**WORK ITEM**
Every line of the data should be output word for word.

**DATA TO USE**
═══

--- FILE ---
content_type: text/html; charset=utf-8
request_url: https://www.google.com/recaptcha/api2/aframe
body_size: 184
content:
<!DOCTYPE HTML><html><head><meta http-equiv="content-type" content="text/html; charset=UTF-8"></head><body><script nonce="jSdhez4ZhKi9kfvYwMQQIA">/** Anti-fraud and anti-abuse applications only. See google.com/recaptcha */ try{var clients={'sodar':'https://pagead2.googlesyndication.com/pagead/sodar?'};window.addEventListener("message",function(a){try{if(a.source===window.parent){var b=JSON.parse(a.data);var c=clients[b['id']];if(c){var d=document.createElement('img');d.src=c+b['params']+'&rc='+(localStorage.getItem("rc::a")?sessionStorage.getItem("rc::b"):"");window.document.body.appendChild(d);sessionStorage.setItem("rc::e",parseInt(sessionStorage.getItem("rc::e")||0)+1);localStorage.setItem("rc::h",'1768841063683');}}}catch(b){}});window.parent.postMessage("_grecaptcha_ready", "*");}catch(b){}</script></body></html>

═══

**WRITTEN RESPONSE**
--- FILE ---
content_type: text/html; charset=utf-8
request_url: https://www.google.com/recaptcha/api2/aframe
body_size: 184
content:
<!DOCTYPE HTML><html><head><meta http-equiv="content-type" content="text/html; charset=UTF-8"></head><body><script nonce="jSdhez4ZhKi9kfvYwMQQIA">/** Anti-fraud and anti-abuse applications only. See google.com/recaptcha */ try{var clients={'sodar':'https://pagead2.googlesyndication.com/pagead/sodar?'};window.addEventListener("message",function(a){try{if(a.source===window.parent){var b=JSON.parse(a.data);var c=clients[b['id']];if(c){var d=document.createElement('img');d.src=c+b['params']+'&rc='+(localStorage.getItem("rc::a")?sessionStorage.getItem("rc::b"):"");window.document.body.appendChild(d);sessionStorage.setItem("rc::e",parseInt(sessionStorage.getItem("rc::e")||0)+1);localStorage.setItem("rc::h",'1768841063683');}}}catch(b){}});window.parent.postMessage("_grecaptcha_ready", "*");}catch(b){}</script></body></html>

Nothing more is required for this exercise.